Document extract:
═══
# Your first time - bow chicka bow wow.



## Tannonclaw (Jan 25, 2009)

So, I was talking to one of my dutch friends about fursuits the other night, and a thought popped into my head.

I'm sure this has probably come up quite a few times in this forum, but I want to know- how did you feel the first time you wore your suit out to a convention? 
Were you nervous, shy, excited? 
When you're wearing the suit, are you smiling under that head, or looking nervous, biting your tongue?

How did people react to you at a convention with your suit on? Did you feel more confident going up to strangers- do fursuiters put out alot more effort to meet other fursuiters when they see them?


Sorry if this is a repeat of anything- I'm beginning to wonder if I should start investing. Thanks!


----------



## mrfoxboy (Jan 27, 2009)

I'll have to see, but i'm mighty excited, my first wearing will be whenI'm doing the DJing for the Prom. Sadly, I can't afford a full fursuit at the moment  , so it'll be ears and a tail for me but in the summer, I'll have enough for a full one!


----------



## Kittiara (Jan 27, 2009)

I am also curious to know people's experiences; I have never suited, but it looks like a ridiculous amount of fun and I have always enjoyed acting and taking on another character's personality and mannerisms.

Question of my own: Do you think it's easier to act the part of a character when you're in a fursuit and are completely covered by that other persona?  How naturally does that come to you? :3


----------



## WolfTailz (Jan 27, 2009)

Kittiara said:


> I am also curious to know people's experiences; I have never suited, but it looks like a ridiculous amount of fun and I have always enjoyed acting and taking on another character's personality and mannerisms.
> 
> Question of my own: Do you think it's easier to act the part of a character when you're in a fursuit and are completely covered by that other persona?  How naturally does that come to you? :3




I also wonder this. I dont think it would be too hard although i am in my schools drama club and i am used to playing a character...

Also I have a pretty stupid question... Do people in fursuits still talk to eachother? Every video i have seen is completely silent and communicate with gestures...
═══
Provided data:
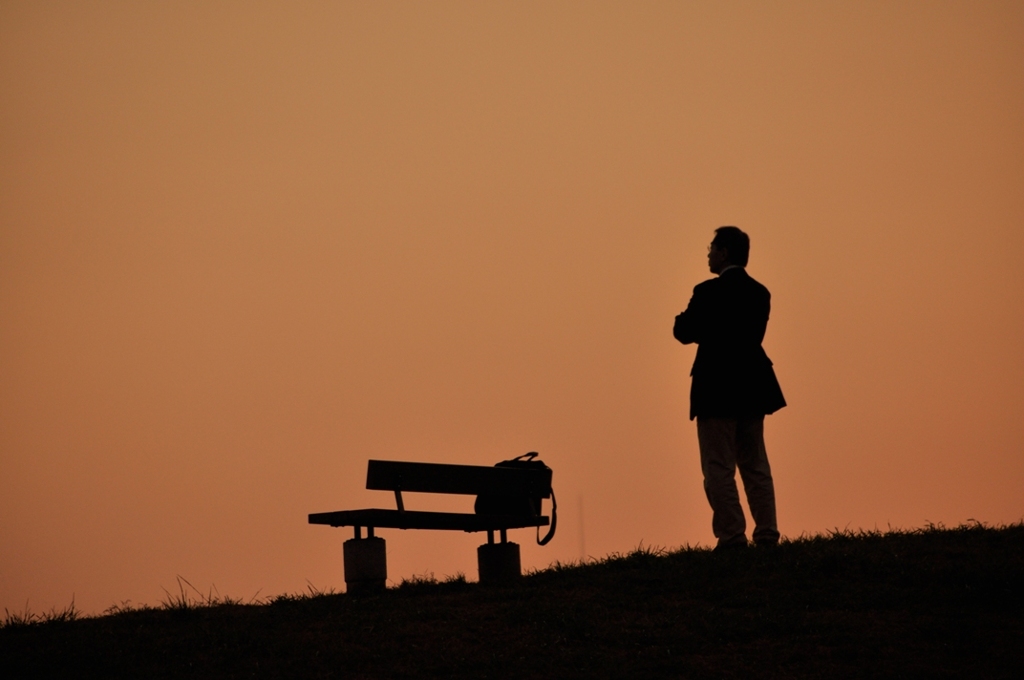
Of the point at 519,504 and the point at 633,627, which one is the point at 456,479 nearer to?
the point at 519,504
═══
What the task asks:
In the forum thread, what does mrfoxboy plan to wear while DJing for the Prom?

Result for this task:
Ears and a tail, because a full fursuit is not yet affordable.